Dr. Ayman Taha
Senior Researcher, Technological University Dublin, Ireland

Title of the speech: Feature Engineering for Big Data Applications: An Insurance case study


Dr. Ayman Taha is an Associate Professor at the Faculty of Computes and Artificial Intelligence at Cairo University Egypt. He served as a senior research Fellow at the Technological University Dublin (TUD), Ireland. He obtained his Ph.D. degree with honors in Computer Systems from Cairo University- Egypt and University of Minnesota (UMN)-USA through a joint scientific program in 2014. He received the best PhD Thesis Award at Cairo University in 2014.

Currently, Ayman’s research interests are Data Engineering, Machine learning, Spatial Data Computing, Fraud Detection, Categorical Data Analysis, Anomalous Events Identification, and Deep Learning.


Companies have an increasing access to very large datasets within their domain. Analyzing these datasets often requires the application of feature selection techniques to reduce the dimensionality of the data and prioritize features for downstream knowledge generation tasks. Effective feature selection is a key part of clustering, regression, and classification. It presents a myriad of opportunities to improve the machine learning pipeline: eliminating redundant and irrelevant features, reducing model over-fitting, faster model training times, and more explainable models. By contrast, and despite the widespread availability and use of categorical data in practice, feature selection for categorical and/or mixed data has received relatively little attention in comparison to numerical data. Furthermore, existing feature selection methods for mixed data are sensitive to number of objects by having nonlinear time complexities with respect to number of objects. In this talk, we discuss a generic multiple association measure for categorical and/or mixed datasets and a novel feature selection algorithm that uses multiple association across features. Our algorithms are based upon the belief that the most representative chosen set of features should be as diverse and minimally dependent on each other as possible. This algorithm formulates the problem of feature selection as an optimization problem, searching for the set of features that have minimum association amongst them. We present a generic multiple association measure and two associated feature selection algorithms: Naive and Greedy Feature Selection Algorithms called NFSA and GFSA, respectively.

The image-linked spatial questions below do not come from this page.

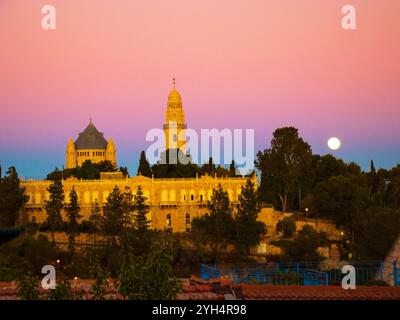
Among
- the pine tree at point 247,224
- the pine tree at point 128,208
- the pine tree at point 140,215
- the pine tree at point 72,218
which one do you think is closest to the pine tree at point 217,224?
the pine tree at point 247,224

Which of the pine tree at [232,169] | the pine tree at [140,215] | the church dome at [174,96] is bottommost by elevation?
the pine tree at [140,215]

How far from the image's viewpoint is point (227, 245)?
5653 cm

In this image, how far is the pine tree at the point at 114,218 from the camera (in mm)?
55406

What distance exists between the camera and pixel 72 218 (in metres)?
59.1

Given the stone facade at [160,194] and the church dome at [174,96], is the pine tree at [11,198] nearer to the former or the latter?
the stone facade at [160,194]

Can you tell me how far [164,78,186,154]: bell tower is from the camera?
77.0 meters

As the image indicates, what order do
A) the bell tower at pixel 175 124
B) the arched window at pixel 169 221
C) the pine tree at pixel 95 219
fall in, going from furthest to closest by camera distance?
the bell tower at pixel 175 124
the arched window at pixel 169 221
the pine tree at pixel 95 219

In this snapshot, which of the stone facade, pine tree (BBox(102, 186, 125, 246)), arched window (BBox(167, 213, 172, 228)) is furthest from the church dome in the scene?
pine tree (BBox(102, 186, 125, 246))

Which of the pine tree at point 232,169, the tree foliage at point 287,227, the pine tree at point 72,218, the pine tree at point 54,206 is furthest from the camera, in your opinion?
the pine tree at point 232,169

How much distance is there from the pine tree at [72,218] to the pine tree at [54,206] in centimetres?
63

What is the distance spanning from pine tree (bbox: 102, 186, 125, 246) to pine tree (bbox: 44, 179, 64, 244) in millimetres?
3590

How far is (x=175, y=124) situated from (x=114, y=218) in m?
22.4

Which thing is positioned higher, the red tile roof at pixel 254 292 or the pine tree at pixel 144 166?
the pine tree at pixel 144 166

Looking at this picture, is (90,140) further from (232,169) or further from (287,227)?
(287,227)
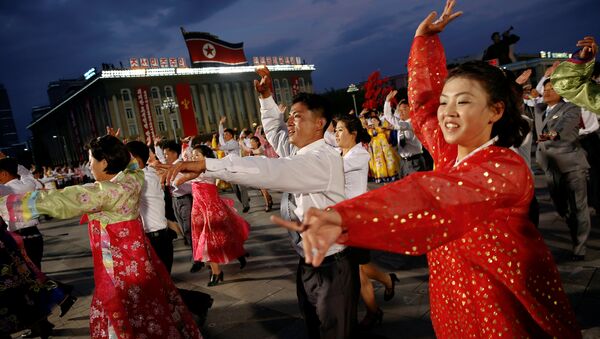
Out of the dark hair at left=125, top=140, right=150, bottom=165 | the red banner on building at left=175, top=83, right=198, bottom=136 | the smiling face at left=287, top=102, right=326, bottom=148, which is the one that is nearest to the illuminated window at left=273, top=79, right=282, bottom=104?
the red banner on building at left=175, top=83, right=198, bottom=136

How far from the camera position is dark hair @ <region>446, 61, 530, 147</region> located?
1305 millimetres

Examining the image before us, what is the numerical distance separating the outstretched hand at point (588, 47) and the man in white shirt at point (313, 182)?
5.10 feet

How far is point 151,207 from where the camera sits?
3.52 m

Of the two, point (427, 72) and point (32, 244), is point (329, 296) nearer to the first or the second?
point (427, 72)

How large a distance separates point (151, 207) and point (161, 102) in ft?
160

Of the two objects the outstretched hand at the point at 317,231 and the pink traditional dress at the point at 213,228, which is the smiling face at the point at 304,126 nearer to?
the outstretched hand at the point at 317,231

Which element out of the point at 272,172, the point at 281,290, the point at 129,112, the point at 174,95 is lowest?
the point at 281,290

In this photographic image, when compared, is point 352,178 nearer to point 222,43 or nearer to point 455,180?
point 455,180

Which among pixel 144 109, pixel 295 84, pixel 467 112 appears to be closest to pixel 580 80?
pixel 467 112

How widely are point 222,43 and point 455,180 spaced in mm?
52777

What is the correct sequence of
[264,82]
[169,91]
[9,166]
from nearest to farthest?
[264,82] → [9,166] → [169,91]

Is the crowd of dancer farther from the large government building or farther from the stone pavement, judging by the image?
the large government building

Insurance is a data-rich sector, hosting large volumes of customer data that is analysed to evaluate risk. Machine learning techniques are increasingly used in the effective management of insurance risk. Insurance datasets by their nature, however, are often of poor quality with noisy subsets of data (or features). Choosing the right features of data is a significant pre-processing step in the creation of machine learning models. The inclusion of irrelevant and redundant features has been demonstrated to affect the performance of learning models. In our experiments, machine learning techniques based on a set of selected features suggested by feature selection algorithms outperformed the full feature set for a set of real insurance datasets. Specifically, 20% and 50% of features in real insurance datasets had improved downstream clustering and classification performance when compared to whole datasets. This indicates the potential for feature selection in the insurance sector to both improve model performance and highlight influential features for business insights.